Shakedown is in all probability the correct word. My sister has to pay a similar fee to have the sign to her business inspected. The rationale being that the sign might fall on someone. Never mind the fact that the sign is built into the wall and can't fall on anyone.
One wonders how much profit there would have been for the little girl had she paid the fee? It is a good microcosm illustrating how regulation strangles business.
As for regulators using commonsense, I will cut them an iota of slack here. My experience in a large corporation taught me that using common sense and intentionally waiving the rules can leave your organization wide open to a lawsuit and the decision maker subject to discipline/termination, should the improbable happen.
If we want common sense to prevail in such situations we need tort reform.

Given records -

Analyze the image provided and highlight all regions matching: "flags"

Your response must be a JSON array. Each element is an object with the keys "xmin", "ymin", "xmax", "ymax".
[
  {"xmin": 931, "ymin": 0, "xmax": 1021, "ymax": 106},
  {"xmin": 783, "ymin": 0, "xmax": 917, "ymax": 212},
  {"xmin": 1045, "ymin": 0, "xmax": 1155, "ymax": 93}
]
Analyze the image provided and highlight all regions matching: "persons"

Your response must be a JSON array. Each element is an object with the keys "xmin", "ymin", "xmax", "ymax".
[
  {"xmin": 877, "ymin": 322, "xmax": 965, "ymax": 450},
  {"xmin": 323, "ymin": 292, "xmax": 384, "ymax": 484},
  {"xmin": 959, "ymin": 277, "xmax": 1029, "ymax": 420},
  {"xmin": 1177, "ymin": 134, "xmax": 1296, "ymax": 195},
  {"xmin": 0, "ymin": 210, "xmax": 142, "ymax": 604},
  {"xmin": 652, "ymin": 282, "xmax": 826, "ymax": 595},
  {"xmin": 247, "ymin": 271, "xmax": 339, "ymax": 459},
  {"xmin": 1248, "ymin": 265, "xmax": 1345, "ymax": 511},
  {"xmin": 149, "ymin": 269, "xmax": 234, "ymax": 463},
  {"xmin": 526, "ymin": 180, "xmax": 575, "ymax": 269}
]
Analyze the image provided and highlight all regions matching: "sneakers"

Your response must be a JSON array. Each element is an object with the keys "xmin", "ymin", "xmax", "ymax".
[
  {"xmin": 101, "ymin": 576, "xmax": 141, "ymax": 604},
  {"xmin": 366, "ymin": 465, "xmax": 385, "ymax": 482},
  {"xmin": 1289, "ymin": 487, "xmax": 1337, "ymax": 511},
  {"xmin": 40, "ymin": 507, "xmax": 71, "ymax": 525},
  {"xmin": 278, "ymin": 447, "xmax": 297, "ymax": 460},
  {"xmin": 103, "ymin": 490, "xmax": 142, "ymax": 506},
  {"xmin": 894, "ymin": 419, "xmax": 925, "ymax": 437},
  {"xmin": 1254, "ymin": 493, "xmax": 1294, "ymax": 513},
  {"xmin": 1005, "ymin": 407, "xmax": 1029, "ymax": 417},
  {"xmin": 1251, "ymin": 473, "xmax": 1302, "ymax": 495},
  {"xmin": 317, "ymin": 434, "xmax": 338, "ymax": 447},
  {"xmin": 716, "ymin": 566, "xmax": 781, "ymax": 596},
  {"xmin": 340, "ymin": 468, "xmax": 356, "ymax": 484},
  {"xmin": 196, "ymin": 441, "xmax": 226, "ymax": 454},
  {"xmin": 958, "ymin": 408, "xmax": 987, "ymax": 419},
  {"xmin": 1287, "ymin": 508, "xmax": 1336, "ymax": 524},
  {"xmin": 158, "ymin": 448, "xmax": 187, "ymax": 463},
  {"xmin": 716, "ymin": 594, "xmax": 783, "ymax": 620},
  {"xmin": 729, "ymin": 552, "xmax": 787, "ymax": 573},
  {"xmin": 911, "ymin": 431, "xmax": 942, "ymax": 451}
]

Tasks to carry out -
(a) Revise the comment on business regulation between "Shakedown is in" and "regulation strangles business.", inclusive, putting "billboard" wherever "sign" appears.
(b) Answer these questions from the comment on business regulation:
(i) What does the writer's sister pay a fee to have inspected?
(ii) Where did the writer gain the experience described?
(iii) What does the writer say is needed for common sense to prevail in such situations?

Results of the tasks -
(a)
Shakedown is in all probability the correct word. My sister has to pay a similar fee to have the billboard to her business inspected. The rationale being that the billboard might fall on someone. Never mind the fact that the billboard is built into the wall and can't fall on anyone.
One wonders how much profit there would have been for the little girl had she paid the fee? It is a good microcosm illustrating how regulation strangles business.

(b)
(i) The sign to her business.
(ii) In a large corporation.
(iii) Tort reform.